Short text fragments from websites
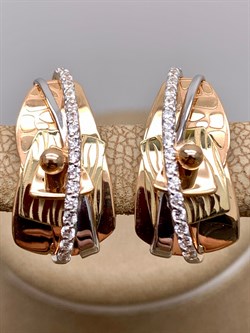 *Серьги Белый Фианит цв Красное, Лимонное арт. 02-4096-00-401-1113-66-319 (вес 4,68 г) - фото 344378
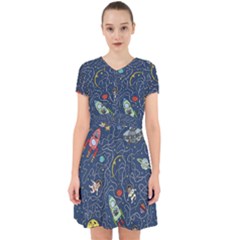 Cat Cosmos Cosmonaut Rocket Adorable In Chiffon Dress by Sapixe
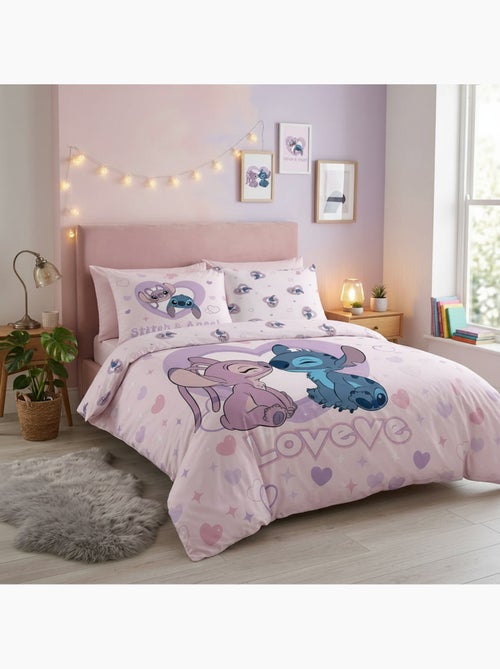 Dekbedovertrek Stitch en Angel Love Officiele Disney Licentie 220x240cm + Kussenslopen 65x65cm - Kiabi Dekbedovertrek Stitch en Angel Love Officiele Disney Licentie 220x240cm + Kussenslopen 65x65cm - Kiabi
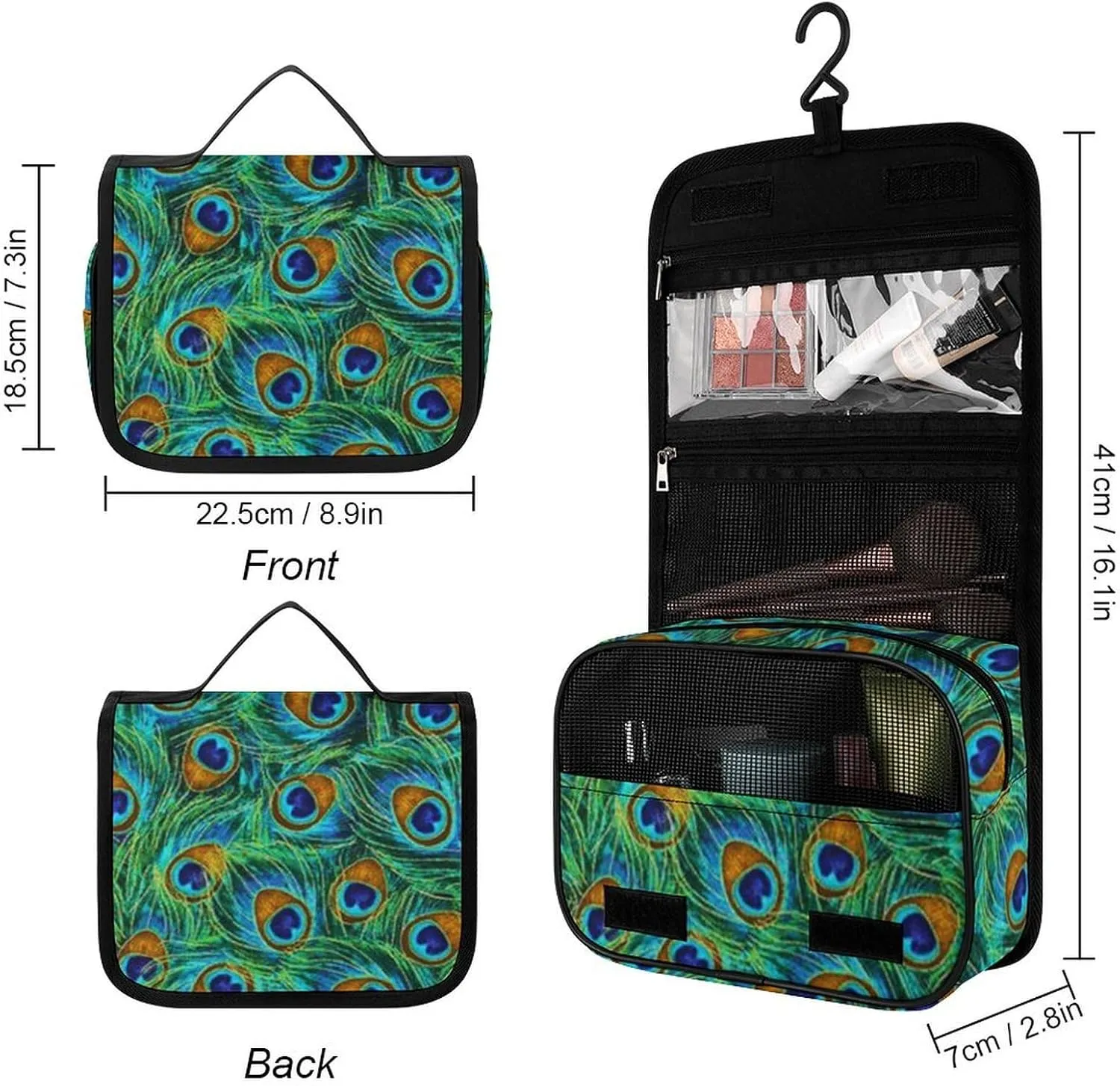 Hanging Toiletry Bag for Women, Travel Toiletries Bags with Hook, Travel Makeup Bag for Cosmetic Storage Organizer Compatible with Beautiful Peacock Feathers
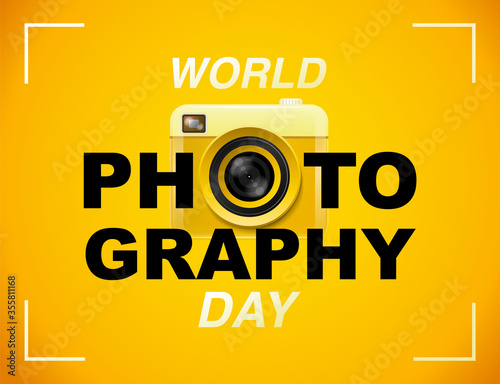 World photography day , event , vector, banner, logo, Typography.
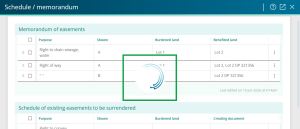 image highlighting the "processing" spinner icon overlaying the Schedule / memorandum panel.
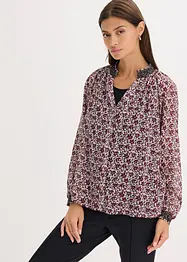 Gemusterte Chiffon-Bluse mit Stickerei, bonprix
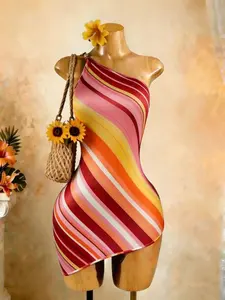 Women's Rainbow Striped Irregular Shoulder Cut Out Fitted Bodycon Dress, Summer Vacation Style Beachwear, Casual Wear, Trendy Fashion for Women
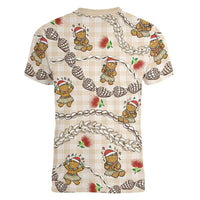 Beige Palaka Hawaii Mele Kalikimaka Women V-Neck T-Shirt Ohia Lehua Shell Leis Funny Gingerbread Santa - Polynesian Pride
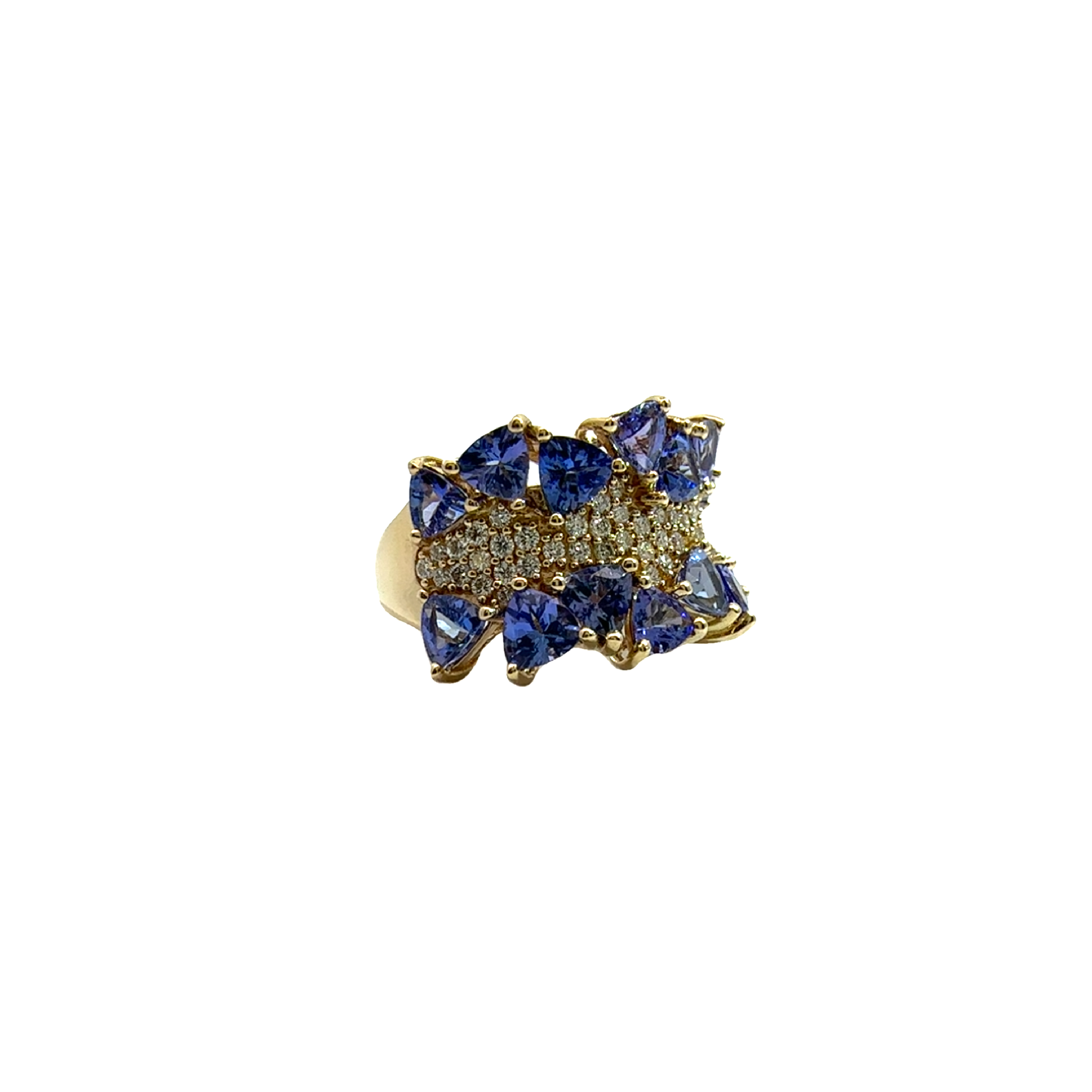 Estate Effy 14k Yellow Gold Tanzanite & Diamond Ring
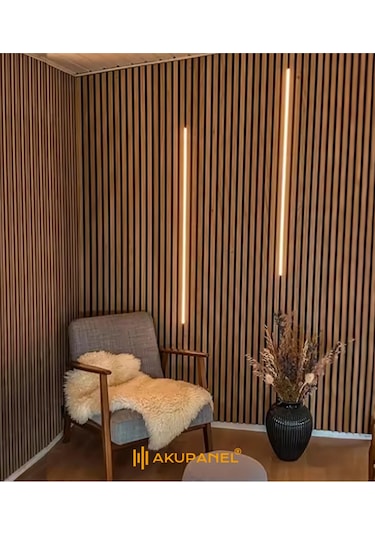Akupanel 60x120 Cm Flex Ceviz Dekoratif Akustik Ahşap Duvar Paneli Ceviz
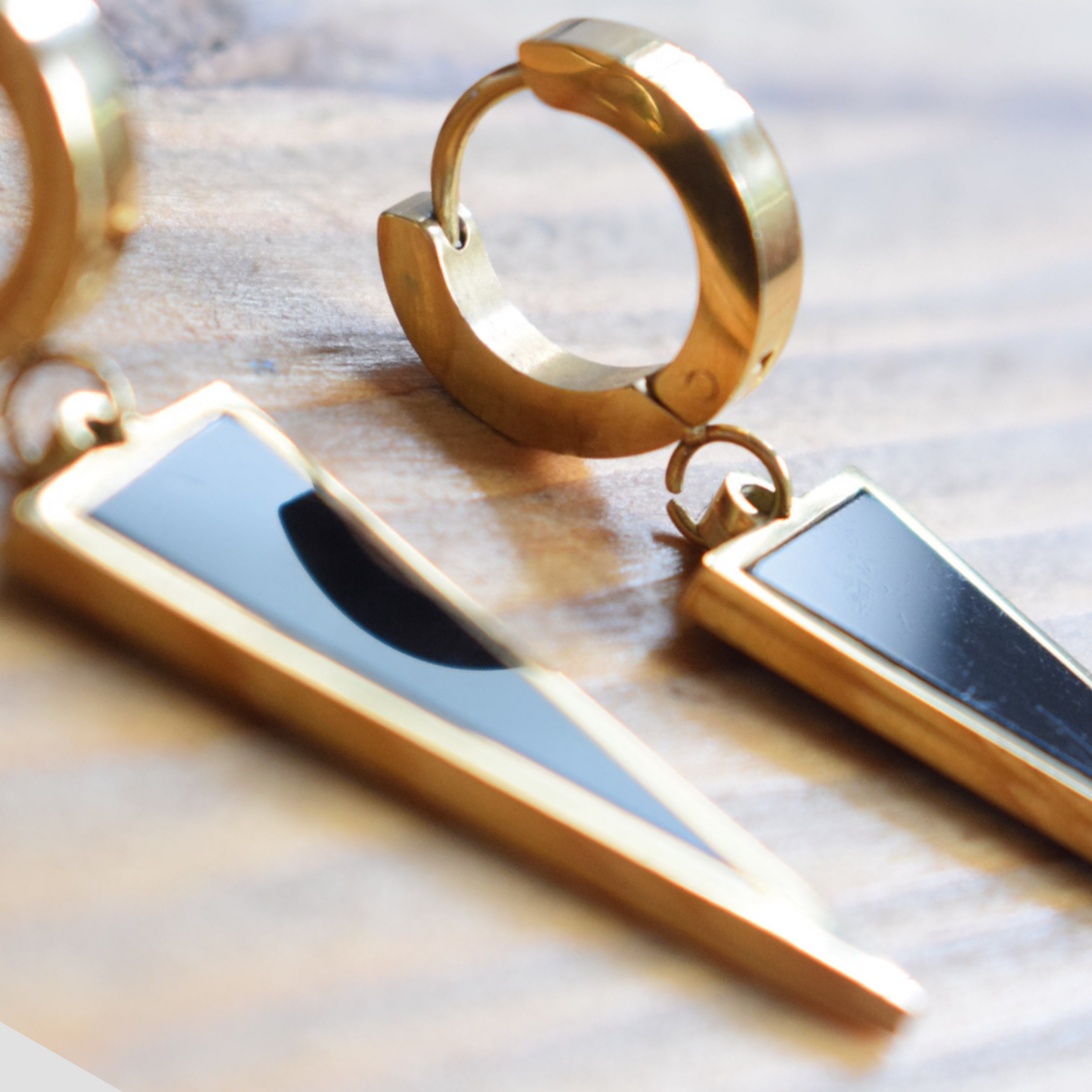 Black drop triangle hoops - Gold - TheEarringCollective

INSTRUCTION:
Copy out the text of every record above word for word, leaving out the pictures.

TASK RESULT:
 *Серьги Белый Фианит цв Красное, Лимонное арт. 02-4096-00-401-1113-66-319 (вес 4,68 г) - фото 344378
 Cat Cosmos Cosmonaut Rocket Adorable In Chiffon Dress by Sapixe
 Dekbedovertrek Stitch en Angel Love Officiele Disney Licentie 220x240cm + Kussenslopen 65x65cm - Kiabi Dekbedovertrek Stitch en Angel Love Officiele Disney Licentie 220x240cm + Kussenslopen 65x65cm - Kiabi
 Hanging Toiletry Bag for Women, Travel Toiletries Bags with Hook, Travel Makeup Bag for Cosmetic Storage Organizer Compatible with Beautiful Peacock Feathers
 World photography day , event , vector, banner, logo, Typography.
 image highlighting the "processing" spinner icon overlaying the Schedule / memorandum panel.
 Gemusterte Chiffon-Bluse mit Stickerei, bonprix
 Women's Rainbow Striped Irregular Shoulder Cut Out Fitted Bodycon Dress, Summer Vacation Style Beachwear, Casual Wear, Trendy Fashion for Women
 Beige Palaka Hawaii Mele Kalikimaka Women V-Neck T-Shirt Ohia Lehua Shell Leis Funny Gingerbread Santa - Polynesian Pride
 Estate Effy 14k Yellow Gold Tanzanite & Diamond Ring
Akupanel 60x120 Cm Flex Ceviz Dekoratif Akustik Ahşap Duvar Paneli Ceviz
 Black drop triangle hoops - Gold - TheEarringCollective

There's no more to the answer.